The confrontation followed Vice President JD Vance's decision to refer Ellison and Democratic Governor Tim Walz to the Justice Department for a criminal fraud investigation. That referral grew out of a House Oversight Committee report that estimated nearly $300 million in federal child nutrition money was lost and potentially $9 billion in Medicaid-related funds were placed at serious risk. First Assistant U.S. Attorney Joe Thompson has said investigators believe roughly half of the $18 billion paid through 14 Medicaid programs since 2018 may have been fraudulent.
The flagship case, the Feeding Our Future scheme, ran more than 250 sites and falsely claimed to serve 125 million meals to children. It drained about $250 million before its ringleader was sentenced to 500 months in prison in May. Multiple nonprofit organizations diverted millions through fraudulent schemes that expanded during COVID, and several of the most prominent cases were connected to Minnesota's Somali community, the New York Post reported — a detail the Daily Caller omitted entirely.
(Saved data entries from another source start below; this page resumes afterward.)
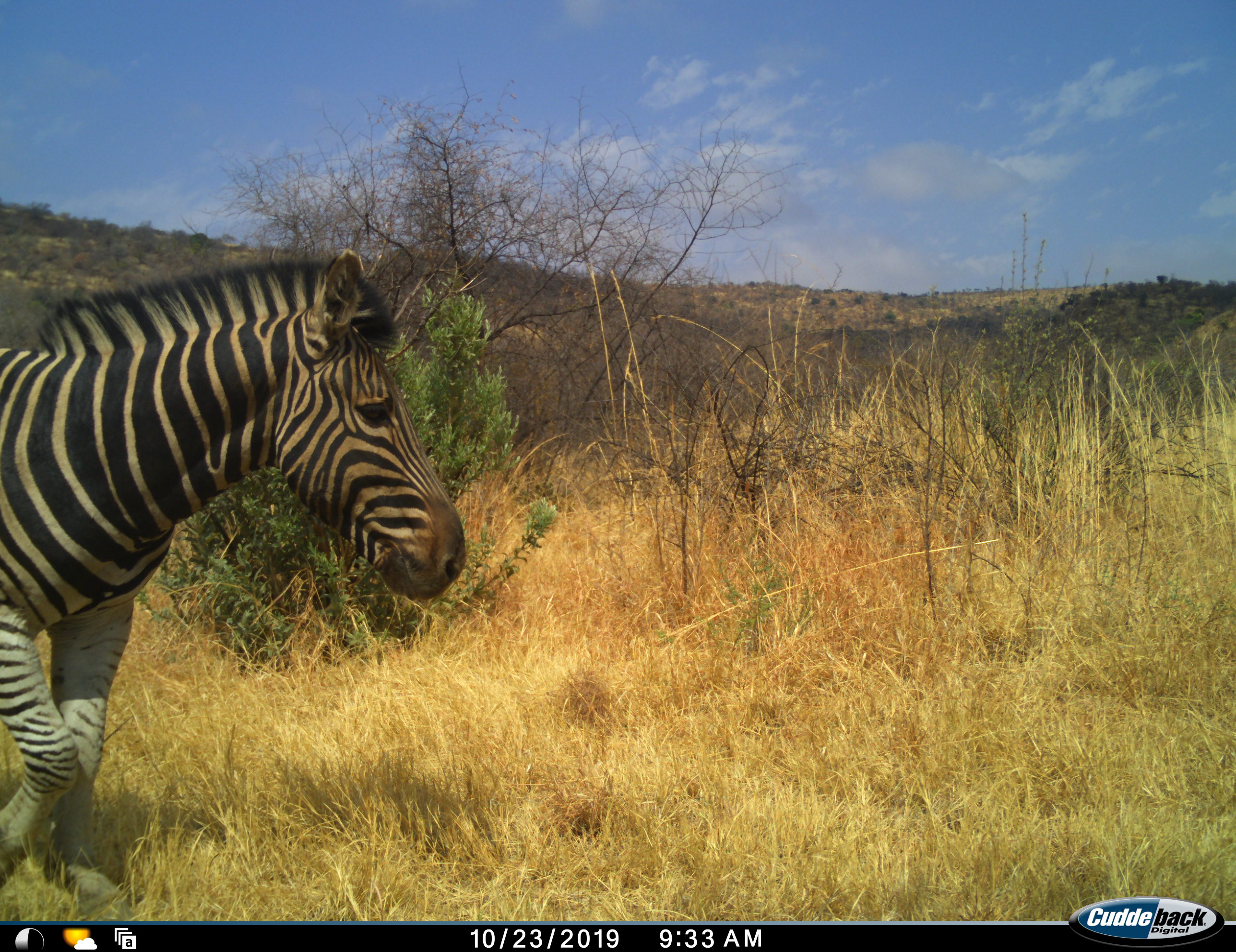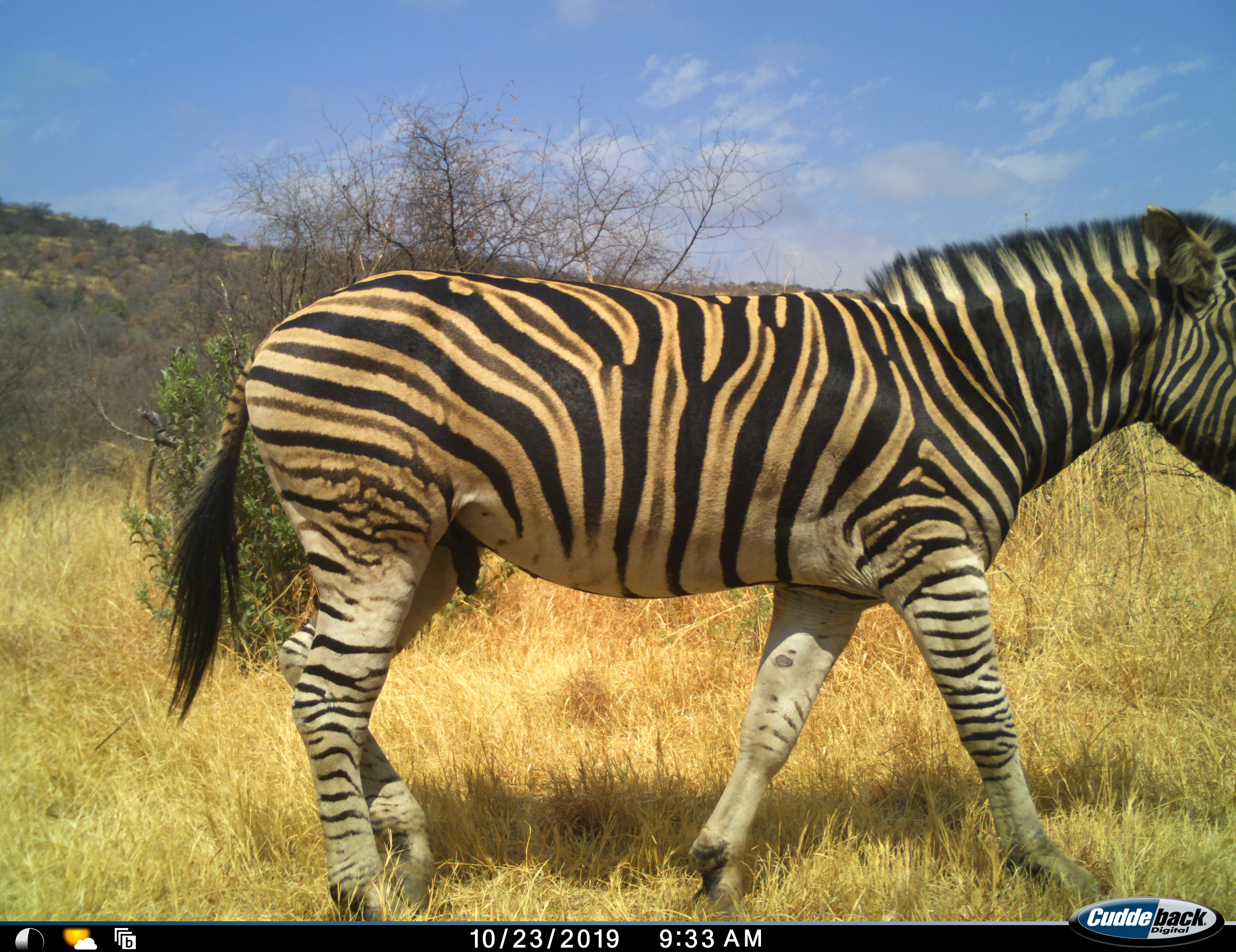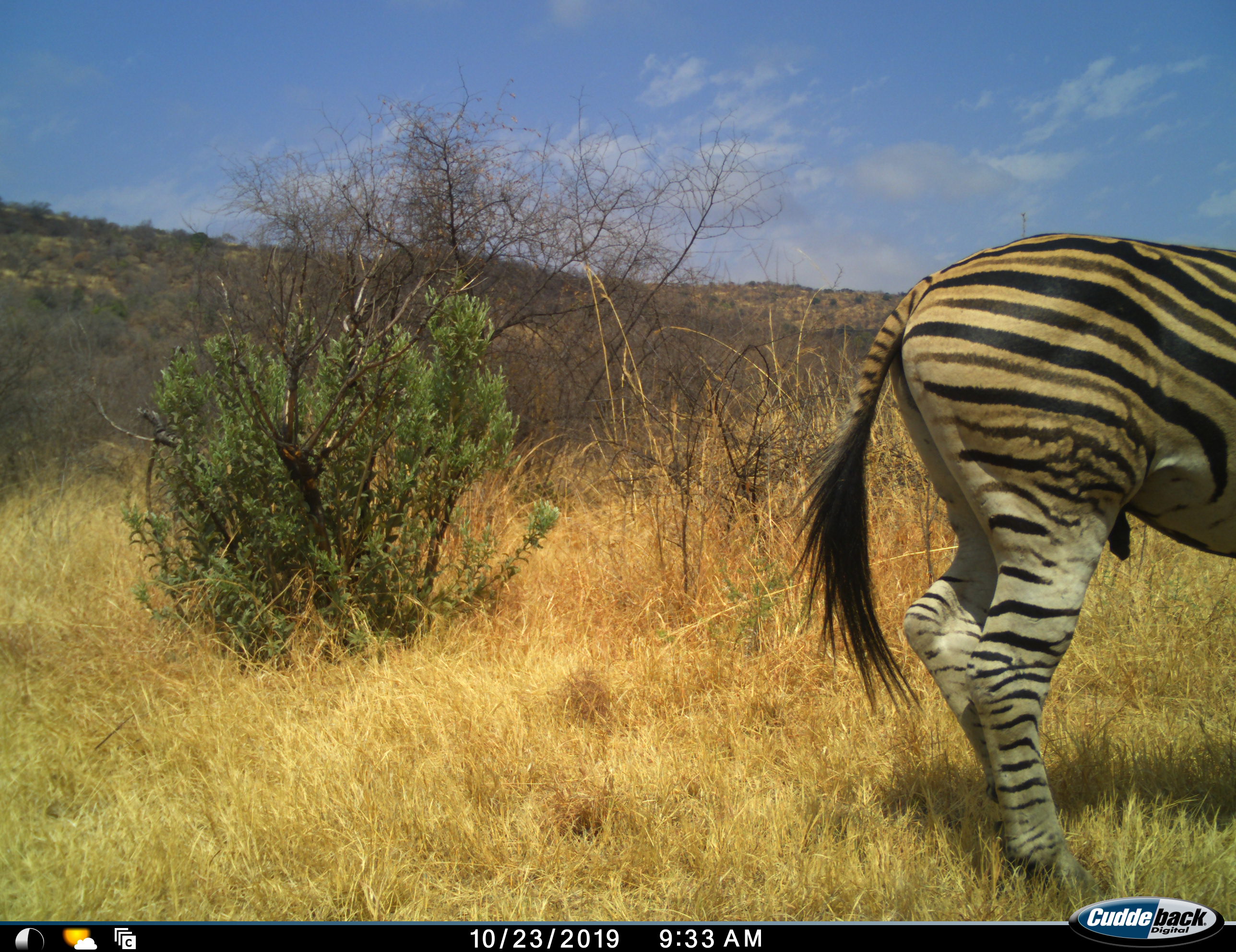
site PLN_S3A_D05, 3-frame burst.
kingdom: Animalia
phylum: Chordata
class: Mammalia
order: Perissodactyla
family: Equidae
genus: Equus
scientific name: Equus quagga burchellii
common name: burchell's zebra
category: zebraburchells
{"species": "zebraburchells (burchell's zebra) (Equus quagga burchellii)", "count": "1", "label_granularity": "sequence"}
When a Fox News Digital reporter pressed Ellison on the widely cited fraud figures, Ellison called the numbers "a false number" and tied them to political opponents. "If you ask the newspapers for a forensic accounting, the number you mentioned is tightly identified with people of a very unique political persuasion aligned with the Trump administration," he said. When the reporter noted he was citing multiple reports and wanted Ellison to clarify the actual amount, Ellison questioned the journalist's credibility instead: "It's wrong though. And if you're a real reporter, you should know that." Then he pointed at the reporter and walked off: "So, I'm done talking to you. Bye-bye."
Ellison later dismissed Vance's referral as "a political stunt from an administration that uses the machinery of government to target its perceived opponents while extending leniency to those aligned with its interests."
What Ellison didn't address: the House Oversight Committee has argued he was aware of fraud concerns years before the scandal surfaced, citing interviews with education, human services, and executive-office officials. If the state's attorney general knew there were problems and didn't act, that's not a partisan stunt — that's a failure of the office he holds.
Both outlets agree on the core facts of the exchange. The Daily Caller framed the walkout as a Democratic official dodging accountability; the Post included the Somali community connection and the Oversight Committee's claim that Ellison had early warning of the fraud — context the Caller left out.
The question Ellison walked away from isn't about partisan math. It's about accountability: how much taxpayer money was actually looted, who knew it was being stolen, and why the state's top cop chose silence over answers.